- EXERCISE PASSAGE:
The brain and perceived danger

I have to start by reminding you that the brain is a machine. An incredible machine, mind you, but a machine. The brain doesn’t know anything. It is just like your computer. Your computer doesn’t know anything despite the fact that most people end up talking to (or yelling or swearing at) their computers, which are, like the brain, machines. Your brain knows two things and two things only: safe (or lack thereof), and pleasure (or lack thereof). Your brain doesn’t know people, love, ideas, things, or anything else. Your brain is programed to take care of you, namely providing safety and pleasure. Furthermore, your brain doesn’t know the future or the past, but rather just the present. So, in a manner of speaking, your brain is pretty “stupid” aside from being the most advanced machine in the known universe. So, here’s the picture as the brain sees it: provide safety, and if that’s taken care of, encourage pleasure. The pleasure part of the brain is hormonal, namely endorphins that are essentially happy chemicals (endorphins) that the brain secretes when you are doing something that brings your pleasure. The pleasure orientation that the brain has can lead to addictions but that is not part of our current discussion. I want to focus on the danger orientation that the brain has. So, here’s the picture as the brain sees it when it sees that there is some kind of danger:

  • Your mind thinks of something that is in the future that might be dangerous.
  • Your brain, not knowing the future, thinks there is some present danger
  • Your brain then churns up cortisol, which is the chemical that causes you to be aware, or perhaps hyper aware
  • Your brain churns up cortisol so you can be aware of the immediate danger that the brain thinks exists in the present
  • The brain doesn’t know that you might be thinking of something that might happen in the future, perhaps an hour later or a year later. The brain doesn’t understand the future, so it does whenever it determines that there is danger.
  • You feel some kind of increased vigilance, or perhaps even hypervigilance, which is identified by increased heart rate, increased breathing, and an increased awareness of the problem that is before you.
  • In all this, the brain is protecting you from what it perceives as present danger. It’s doing its job: protecting you. You didn’t ask the brain to do this. It did it all on its own.
  • You feel some kind of anxiety, which is a cognate of fear. The brain has done this for you. You experience it as fear; your brain experiences this as danger and the need to be hyperaware.

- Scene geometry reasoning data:

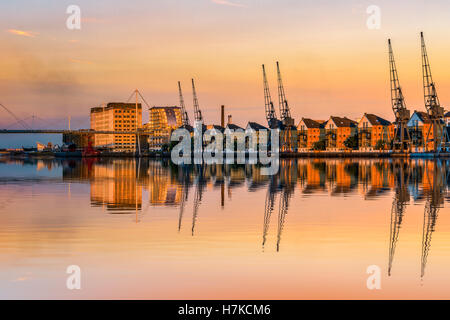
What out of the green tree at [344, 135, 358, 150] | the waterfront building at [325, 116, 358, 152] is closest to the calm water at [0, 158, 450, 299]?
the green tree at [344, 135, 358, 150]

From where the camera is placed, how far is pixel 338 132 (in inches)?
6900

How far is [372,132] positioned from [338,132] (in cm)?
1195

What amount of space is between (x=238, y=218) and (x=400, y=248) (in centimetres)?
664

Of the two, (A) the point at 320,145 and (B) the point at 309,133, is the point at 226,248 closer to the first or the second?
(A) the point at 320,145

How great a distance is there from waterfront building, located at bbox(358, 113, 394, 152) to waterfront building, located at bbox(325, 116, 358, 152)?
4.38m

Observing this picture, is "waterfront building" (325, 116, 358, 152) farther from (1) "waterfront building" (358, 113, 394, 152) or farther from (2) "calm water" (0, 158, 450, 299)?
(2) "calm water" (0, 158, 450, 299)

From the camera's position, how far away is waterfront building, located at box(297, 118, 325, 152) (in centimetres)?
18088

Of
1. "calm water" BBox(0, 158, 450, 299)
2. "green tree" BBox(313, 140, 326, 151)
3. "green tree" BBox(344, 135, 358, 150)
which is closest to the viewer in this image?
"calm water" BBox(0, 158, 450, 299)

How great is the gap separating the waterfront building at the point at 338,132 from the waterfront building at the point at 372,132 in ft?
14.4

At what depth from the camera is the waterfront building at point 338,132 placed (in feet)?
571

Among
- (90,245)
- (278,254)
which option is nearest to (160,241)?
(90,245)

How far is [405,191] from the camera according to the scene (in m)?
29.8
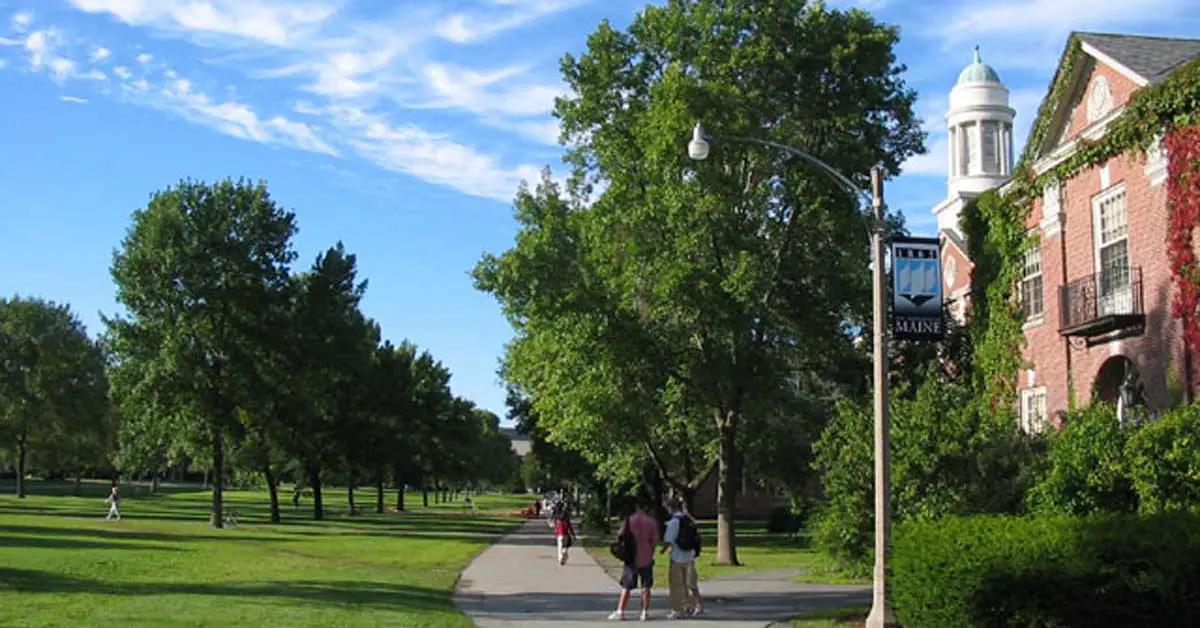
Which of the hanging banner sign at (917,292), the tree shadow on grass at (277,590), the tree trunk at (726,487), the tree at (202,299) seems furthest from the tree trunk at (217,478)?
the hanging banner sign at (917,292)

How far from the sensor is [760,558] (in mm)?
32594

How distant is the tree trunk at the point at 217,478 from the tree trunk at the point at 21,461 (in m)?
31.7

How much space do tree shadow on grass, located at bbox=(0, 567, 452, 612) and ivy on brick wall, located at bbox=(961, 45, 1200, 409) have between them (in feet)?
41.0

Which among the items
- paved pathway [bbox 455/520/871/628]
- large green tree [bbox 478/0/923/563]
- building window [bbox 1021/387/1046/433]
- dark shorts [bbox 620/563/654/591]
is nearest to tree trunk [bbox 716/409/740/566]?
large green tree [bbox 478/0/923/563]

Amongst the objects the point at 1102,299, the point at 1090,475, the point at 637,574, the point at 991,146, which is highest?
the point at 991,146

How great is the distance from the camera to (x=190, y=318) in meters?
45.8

- WORK TO COMPLETE:
Carry on the passage about the brain and perceived danger, picking up right after its final sentence. The lines can be left aside.

- OUTPUT OF THE EXERCISE:
  • Think of it this way: you think about an interview that you will have tomorrow. As you think about this interview, you begin to worry that you might know what to say or how to say it. You’re brain hears this message but not the content (because the brain is “stupid” about such things.) The brain thinks something like, “There is a lion coming over the hill and we have to be prepared for fight or flight.) There is no lion, and in fact there is no immediate danger, but your brain doesn’t know that.
  • Your brain sort of “talks” to your mind (because your brain can’t think), and sort of says, “Please mind, figure out how we can protect ourselves from the lion,” even though there is no lion.
  • So you end up thinking more, and the more you think, the more you can’t know what you might say or do, and the more you end up worrying.
  • Sound familiar?

I try to help people understand this mind/brain interaction and get the mind in control of the brain, thus forestalling the brain taking control of the physical process of surviving and getting you to worry. That is also another story that we don’t have time to discuss at the present. Rather, I want to talk about the “love problem” that is at the heart of the fear that the brain churns up.

Fear is a love problem

Fear is the emotion associated with danger. In practical terms, however, we must ask, “What am I afraid of when I experiencing fear (or anxiety or worry). Understanding this phenomenon is central to overcoming 99% of fear and 100% of anxiety and worry. I need to be afraid if I am in genuine danger, like being stabbed by an assailant or being crushed by an 18-wheeler that has moved into my lane, but these things are the 1% of fear that is valuable and life-saving. It is no easy task to overcome the other 99% of fear. Underneath the question, “What am I afraid” of is the more important question, “What do I love that I am afraid of losing?”

There are several categories of things that I love, and hence might be afraid of losing. They are:

  • Property
  • People
  • Social contact
  • Freedom
  • Ideas
  • Self

Normally, we think of losses as having to do with people, like losing a friend for some reason, someone dying or getting divorced. Indeed, these are important losses. But the other elements I have noted could be even more difficult to lose. People that we call “caretakers,” like me, truly love property and the care of property, something that seems materialistic to non-caretakers, but the love of property is quite different from hoarding or acquiring. The loss of freedom for whatever reason, perhaps losing a job or being incarcerated, can be a terrible loss, and all of these losses are related to loving freedom. Likewise, the loss of an idea, perhaps the idea that you could become a lawyer but fail the LSAT, or the idea that you could really change the world in some way…all of these ideas are based on loving something be it abstract.

Of all the things that can be loved that I have noted (and there are certainly more), by far the most important one is love of self. I believe that one naturally loves him/herself at a deep level, but this love of self does not equate with liking oneself, much having someone else like you or love you. The loss of self-liking is frequent, as it should be, for instance, when I simply make a mistake and end up not liking what I did or even my approach to something. You can never lose your love for yourself because it is endemic to being human, but you can lose track of this love if you end up not liking yourself or you have important people not like you. So what does love have to do with fear, and the prevention of fear?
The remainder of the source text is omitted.